## Begin Input

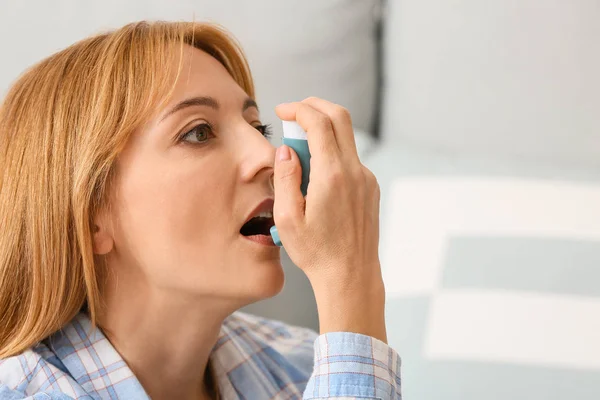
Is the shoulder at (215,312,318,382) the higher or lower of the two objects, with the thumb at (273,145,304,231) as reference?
lower

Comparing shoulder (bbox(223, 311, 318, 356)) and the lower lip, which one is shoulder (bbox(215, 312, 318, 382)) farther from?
the lower lip

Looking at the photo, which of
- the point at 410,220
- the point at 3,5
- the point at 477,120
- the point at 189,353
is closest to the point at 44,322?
the point at 189,353

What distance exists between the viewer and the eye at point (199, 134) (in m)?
1.17

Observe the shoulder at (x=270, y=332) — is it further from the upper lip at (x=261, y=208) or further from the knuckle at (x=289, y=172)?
the knuckle at (x=289, y=172)

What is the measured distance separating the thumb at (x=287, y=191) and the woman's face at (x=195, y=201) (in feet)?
0.34

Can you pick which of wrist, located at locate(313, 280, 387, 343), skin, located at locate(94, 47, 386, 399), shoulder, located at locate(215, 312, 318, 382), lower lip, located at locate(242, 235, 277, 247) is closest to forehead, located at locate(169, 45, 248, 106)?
skin, located at locate(94, 47, 386, 399)

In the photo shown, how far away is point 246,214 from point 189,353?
0.30 m

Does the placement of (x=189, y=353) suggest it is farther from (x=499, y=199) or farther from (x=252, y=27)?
(x=252, y=27)

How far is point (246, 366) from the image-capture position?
1446mm

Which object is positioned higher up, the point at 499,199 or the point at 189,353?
the point at 499,199

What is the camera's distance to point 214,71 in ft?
4.13

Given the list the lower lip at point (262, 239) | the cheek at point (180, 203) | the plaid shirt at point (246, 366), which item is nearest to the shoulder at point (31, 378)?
the plaid shirt at point (246, 366)

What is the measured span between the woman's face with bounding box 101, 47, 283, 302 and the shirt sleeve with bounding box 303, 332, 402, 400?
0.56ft

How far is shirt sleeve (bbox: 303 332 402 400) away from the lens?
1.01 meters
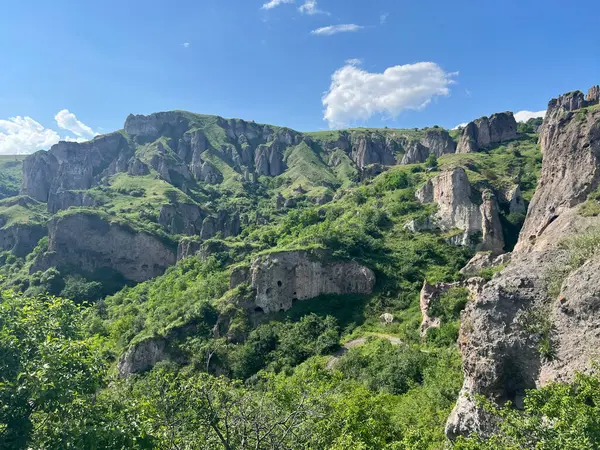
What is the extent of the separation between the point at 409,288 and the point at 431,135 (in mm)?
126114

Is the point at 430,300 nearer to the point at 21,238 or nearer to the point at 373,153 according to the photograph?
the point at 21,238

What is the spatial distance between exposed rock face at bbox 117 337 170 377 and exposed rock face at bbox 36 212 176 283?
207 feet

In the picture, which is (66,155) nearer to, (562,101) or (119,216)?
(119,216)

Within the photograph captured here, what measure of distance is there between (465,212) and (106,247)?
9759cm

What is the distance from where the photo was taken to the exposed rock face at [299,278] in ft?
205

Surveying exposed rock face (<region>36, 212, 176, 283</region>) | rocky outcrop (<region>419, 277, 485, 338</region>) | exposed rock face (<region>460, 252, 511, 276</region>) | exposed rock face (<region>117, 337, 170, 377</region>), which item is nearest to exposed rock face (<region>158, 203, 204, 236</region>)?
exposed rock face (<region>36, 212, 176, 283</region>)

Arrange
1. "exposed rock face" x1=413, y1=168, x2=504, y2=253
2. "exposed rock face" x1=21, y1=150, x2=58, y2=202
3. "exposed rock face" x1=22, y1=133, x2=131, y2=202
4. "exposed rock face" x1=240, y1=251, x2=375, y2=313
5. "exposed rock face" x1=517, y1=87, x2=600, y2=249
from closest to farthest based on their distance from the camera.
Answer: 1. "exposed rock face" x1=517, y1=87, x2=600, y2=249
2. "exposed rock face" x1=240, y1=251, x2=375, y2=313
3. "exposed rock face" x1=413, y1=168, x2=504, y2=253
4. "exposed rock face" x1=21, y1=150, x2=58, y2=202
5. "exposed rock face" x1=22, y1=133, x2=131, y2=202

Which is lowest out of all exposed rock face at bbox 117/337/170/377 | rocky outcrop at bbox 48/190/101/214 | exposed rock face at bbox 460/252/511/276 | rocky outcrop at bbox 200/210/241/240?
exposed rock face at bbox 117/337/170/377

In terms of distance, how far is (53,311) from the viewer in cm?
1542

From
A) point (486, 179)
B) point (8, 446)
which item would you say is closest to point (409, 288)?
point (486, 179)

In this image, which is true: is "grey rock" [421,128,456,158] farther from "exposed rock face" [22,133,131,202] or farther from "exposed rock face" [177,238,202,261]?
"exposed rock face" [22,133,131,202]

## End Input

- **Goal**
Leave out the pictures and print every line of the data exactly.

- **The result**
Is the shoulder at (215,312,318,382) the higher or lower of the two objects, with the thumb at (273,145,304,231) as reference?
lower

Comparing shoulder (bbox(223, 311, 318, 356)) and the lower lip, which one is shoulder (bbox(215, 312, 318, 382)) farther from?
the lower lip

Looking at the photo, which of
- the point at 410,220
- the point at 3,5
- the point at 477,120
- the point at 189,353
is closest to the point at 44,322?
the point at 189,353

What distance exists between the viewer and the eye at point (199, 134) (in m)?
1.17

Observe the shoulder at (x=270, y=332) — is it further from the upper lip at (x=261, y=208) or further from the knuckle at (x=289, y=172)?
the knuckle at (x=289, y=172)

What is the measured distance separating the thumb at (x=287, y=191) and the woman's face at (x=195, y=201) (in feet)?
0.34

Can you pick which of wrist, located at locate(313, 280, 387, 343), skin, located at locate(94, 47, 386, 399), shoulder, located at locate(215, 312, 318, 382), lower lip, located at locate(242, 235, 277, 247) is closest to forehead, located at locate(169, 45, 248, 106)?
skin, located at locate(94, 47, 386, 399)

In the photo shown, how far away is point 246,214 from point 189,353?
0.30 m

Does the placement of (x=189, y=353) suggest it is farther from (x=499, y=199) or farther from (x=252, y=27)?
(x=252, y=27)

How far is point (246, 366) from the image-capture position?
1446mm

Which object is positioned higher up, the point at 499,199 or the point at 189,353?
the point at 499,199

What is the camera's distance to point 214,71 in ft?
4.13

Given the list the lower lip at point (262, 239) | the cheek at point (180, 203) | the plaid shirt at point (246, 366), which item is nearest to the shoulder at point (31, 378)?
the plaid shirt at point (246, 366)

What is the measured span between the woman's face with bounding box 101, 47, 283, 302 and the shirt sleeve with bounding box 303, 332, 402, 400?
0.56ft

How far is shirt sleeve (bbox: 303 332 402 400) away from the lens?
1.01 meters
What is the extent of the separation between the point at 409,288 and the point at 431,135 (in mm)?
126114

Is the point at 430,300 nearer to the point at 21,238 or nearer to the point at 373,153 according to the photograph?
the point at 21,238

What is the spatial distance between exposed rock face at bbox 117 337 170 377 and exposed rock face at bbox 36 212 176 283?
207 feet

In the picture, which is (66,155) nearer to, (562,101) or (119,216)?
(119,216)

Within the photograph captured here, what measure of distance is there between (465,212) and (106,247)?
9759cm

What is the distance from where the photo was taken to the exposed rock face at [299,278] in ft?
205

Surveying exposed rock face (<region>36, 212, 176, 283</region>) | rocky outcrop (<region>419, 277, 485, 338</region>) | exposed rock face (<region>460, 252, 511, 276</region>) | exposed rock face (<region>117, 337, 170, 377</region>), which item is nearest to exposed rock face (<region>158, 203, 204, 236</region>)?
exposed rock face (<region>36, 212, 176, 283</region>)

Arrange
1. "exposed rock face" x1=413, y1=168, x2=504, y2=253
2. "exposed rock face" x1=21, y1=150, x2=58, y2=202
3. "exposed rock face" x1=22, y1=133, x2=131, y2=202
4. "exposed rock face" x1=240, y1=251, x2=375, y2=313
5. "exposed rock face" x1=517, y1=87, x2=600, y2=249
from closest to farthest based on their distance from the camera.
Answer: 1. "exposed rock face" x1=517, y1=87, x2=600, y2=249
2. "exposed rock face" x1=240, y1=251, x2=375, y2=313
3. "exposed rock face" x1=413, y1=168, x2=504, y2=253
4. "exposed rock face" x1=21, y1=150, x2=58, y2=202
5. "exposed rock face" x1=22, y1=133, x2=131, y2=202

Which is lowest out of all exposed rock face at bbox 117/337/170/377 | rocky outcrop at bbox 48/190/101/214 | exposed rock face at bbox 460/252/511/276 | rocky outcrop at bbox 200/210/241/240?
exposed rock face at bbox 117/337/170/377

In terms of distance, how far is (53,311) from the viewer in cm?
1542

From
A) point (486, 179)
B) point (8, 446)
which item would you say is closest to point (409, 288)?
point (486, 179)

In this image, which is true: is "grey rock" [421,128,456,158] farther from "exposed rock face" [22,133,131,202] or farther from "exposed rock face" [177,238,202,261]?
"exposed rock face" [22,133,131,202]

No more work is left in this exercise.